A donkey-driven carriage takes a group around the grounds of Connie Maxwell Baptist Church during a tour.

Groups were taken on a tour through history Friday on the grounds of Connie Maxwell Baptist Church.

For its 125th anniversary, Connie Maxwell put on candlelit tours of its grounds, which included carriage rides and skits pulled from the institution’s history.

“This is a big milestone for anybody,” said Stacy Boyce, a development officer at Connie Maxwell. “It’s not very common that organizations survive this long and we want to celebrate it. And given that we’re a nonprofit and have survived on the generosity of so many people for so many years makes it extra special.”

The event raised money for Connie Maxwell Children’s Home -- a residential childcare ministry of the South Carolina Baptist Convention for abused and neglected children.

“The tours give people a little bit of quality time here where the kids live and play and grow up,” Boyce said. “It gives them a little peek behind the curtain so they really get a better idea of what we do here with the kids and how we take these houses and turn them into homes.”

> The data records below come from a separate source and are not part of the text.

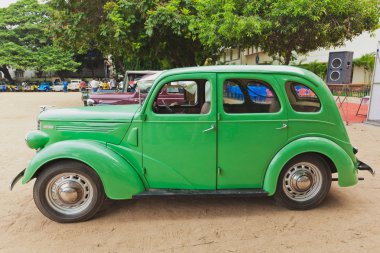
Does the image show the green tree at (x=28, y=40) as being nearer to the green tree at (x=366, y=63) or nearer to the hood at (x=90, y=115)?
the green tree at (x=366, y=63)

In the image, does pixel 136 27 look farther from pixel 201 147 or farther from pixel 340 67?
pixel 201 147

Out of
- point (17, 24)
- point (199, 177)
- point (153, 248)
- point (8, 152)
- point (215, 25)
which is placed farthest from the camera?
point (17, 24)

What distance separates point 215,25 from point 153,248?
8.90 metres

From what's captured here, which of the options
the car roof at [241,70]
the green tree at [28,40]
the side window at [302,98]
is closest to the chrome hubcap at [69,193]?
the car roof at [241,70]

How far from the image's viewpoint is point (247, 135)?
364 centimetres

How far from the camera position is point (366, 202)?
409cm

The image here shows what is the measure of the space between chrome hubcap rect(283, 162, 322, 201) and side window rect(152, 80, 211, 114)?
4.16 feet

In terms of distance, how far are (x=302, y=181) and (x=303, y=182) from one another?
20 mm

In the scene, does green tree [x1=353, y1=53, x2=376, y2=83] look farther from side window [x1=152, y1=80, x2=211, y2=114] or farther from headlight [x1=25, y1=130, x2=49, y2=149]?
headlight [x1=25, y1=130, x2=49, y2=149]

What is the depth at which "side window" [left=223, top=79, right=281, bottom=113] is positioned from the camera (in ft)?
12.1

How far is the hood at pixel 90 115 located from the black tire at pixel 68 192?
1.76ft

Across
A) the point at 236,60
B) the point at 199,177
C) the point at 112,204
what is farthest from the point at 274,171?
the point at 236,60

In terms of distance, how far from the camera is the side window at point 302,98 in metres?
3.72

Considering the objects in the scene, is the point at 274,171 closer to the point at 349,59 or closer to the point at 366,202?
the point at 366,202
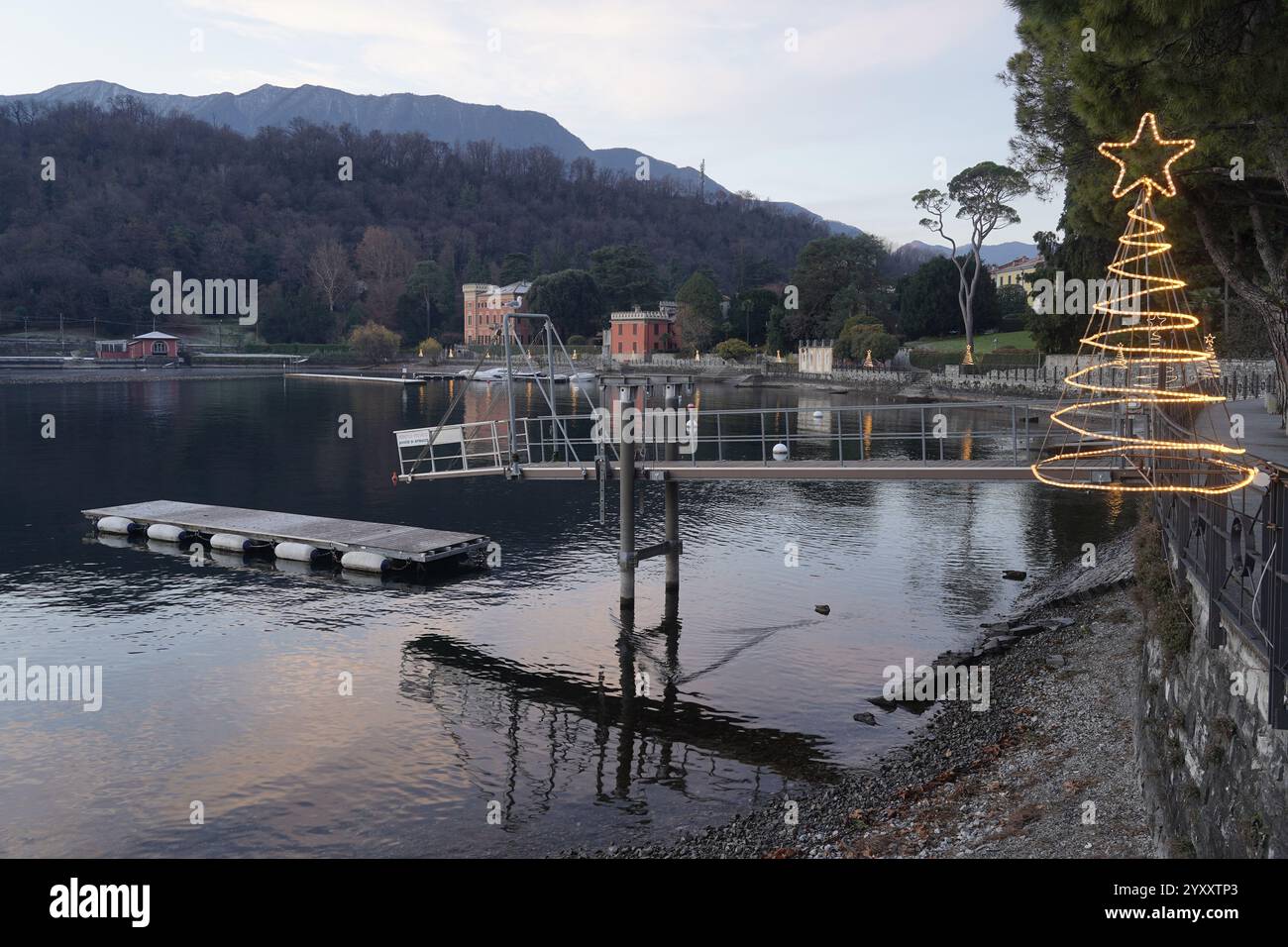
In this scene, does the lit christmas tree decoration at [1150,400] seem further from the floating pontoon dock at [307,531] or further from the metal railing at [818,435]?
the floating pontoon dock at [307,531]

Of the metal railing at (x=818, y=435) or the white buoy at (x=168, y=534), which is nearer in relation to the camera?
the metal railing at (x=818, y=435)

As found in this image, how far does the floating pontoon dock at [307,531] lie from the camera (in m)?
33.3

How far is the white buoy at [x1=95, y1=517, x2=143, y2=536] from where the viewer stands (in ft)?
127

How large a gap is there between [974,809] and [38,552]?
110 feet

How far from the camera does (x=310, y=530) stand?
3616 cm

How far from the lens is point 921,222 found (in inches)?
4257

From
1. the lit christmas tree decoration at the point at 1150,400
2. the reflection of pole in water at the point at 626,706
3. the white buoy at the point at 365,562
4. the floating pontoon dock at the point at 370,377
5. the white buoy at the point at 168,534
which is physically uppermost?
the floating pontoon dock at the point at 370,377

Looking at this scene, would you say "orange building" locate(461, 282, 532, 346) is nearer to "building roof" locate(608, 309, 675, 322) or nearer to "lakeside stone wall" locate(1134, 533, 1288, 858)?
"building roof" locate(608, 309, 675, 322)

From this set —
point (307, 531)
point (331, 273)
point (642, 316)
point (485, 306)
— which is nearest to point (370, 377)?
point (485, 306)

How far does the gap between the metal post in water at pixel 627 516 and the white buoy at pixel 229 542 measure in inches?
599

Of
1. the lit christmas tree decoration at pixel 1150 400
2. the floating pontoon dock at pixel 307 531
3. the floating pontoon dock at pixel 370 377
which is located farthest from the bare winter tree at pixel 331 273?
the lit christmas tree decoration at pixel 1150 400

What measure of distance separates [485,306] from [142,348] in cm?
5544

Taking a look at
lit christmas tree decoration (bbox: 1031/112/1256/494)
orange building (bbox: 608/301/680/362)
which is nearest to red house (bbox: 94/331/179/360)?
orange building (bbox: 608/301/680/362)
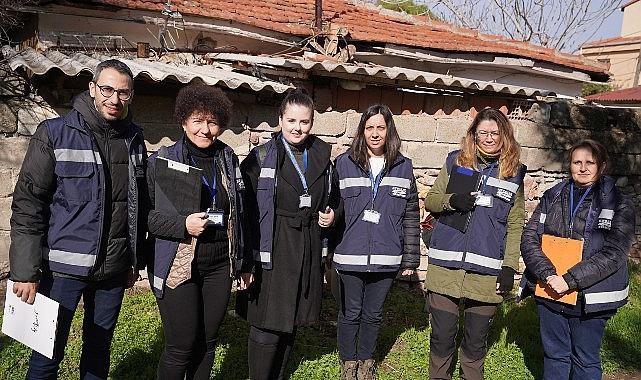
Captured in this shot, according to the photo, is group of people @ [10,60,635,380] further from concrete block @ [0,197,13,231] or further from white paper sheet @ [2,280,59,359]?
concrete block @ [0,197,13,231]

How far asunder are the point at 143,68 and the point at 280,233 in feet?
6.76

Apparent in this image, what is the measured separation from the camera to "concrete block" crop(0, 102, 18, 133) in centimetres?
441

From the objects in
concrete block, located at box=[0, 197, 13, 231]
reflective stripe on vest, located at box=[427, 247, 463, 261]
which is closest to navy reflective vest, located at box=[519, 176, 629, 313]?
reflective stripe on vest, located at box=[427, 247, 463, 261]

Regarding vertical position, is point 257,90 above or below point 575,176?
above

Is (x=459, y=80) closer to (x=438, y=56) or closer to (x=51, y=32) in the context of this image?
(x=438, y=56)

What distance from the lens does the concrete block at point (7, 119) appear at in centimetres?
441

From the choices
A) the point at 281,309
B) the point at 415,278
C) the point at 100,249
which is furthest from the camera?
the point at 415,278

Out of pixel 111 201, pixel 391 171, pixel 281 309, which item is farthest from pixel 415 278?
pixel 111 201

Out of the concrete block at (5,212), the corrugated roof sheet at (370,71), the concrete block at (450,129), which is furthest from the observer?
the concrete block at (450,129)

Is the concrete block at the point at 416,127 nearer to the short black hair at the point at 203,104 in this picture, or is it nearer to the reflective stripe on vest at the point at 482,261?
the reflective stripe on vest at the point at 482,261

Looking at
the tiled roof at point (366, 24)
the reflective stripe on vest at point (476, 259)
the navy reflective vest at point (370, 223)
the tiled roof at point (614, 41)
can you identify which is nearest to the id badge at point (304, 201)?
the navy reflective vest at point (370, 223)

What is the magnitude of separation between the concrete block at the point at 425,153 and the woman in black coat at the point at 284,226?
2653 mm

Connie Maxwell partnered with Wild Hare Productions to put on the performances. Robin Walenceus, an actress with Wild Hare, performed for the tour groups, and said she volunteered to help because she believes in the work Connie Maxwell does for children in need.

“I decided to come out tonight and participate in this particular performance because I really believe in what the children’s home does,” Walenceus said. “I’ve had family members who were raised in children’s homes, and they’ve had very positive experiences. I know the staff here is exceptional, and I believe in their goals and their values.”

Cindy Fowler, who attended the event with her husband, James, said she was excited to learn more about the organization.

“We saw the signs and all the activity and thought it would be nice,” she said. “I had known some children that did grow up out here.”

Tours will also be offered at the property from 6-7:50 p.m. today, with tours leaving every 10 minutes. The event is free, but donations are accepted.

“We have changed a lot through the years and we want to celebrate what we used to be as well as talk about what we are today and some of the things that haven’t changed,” Boyce said.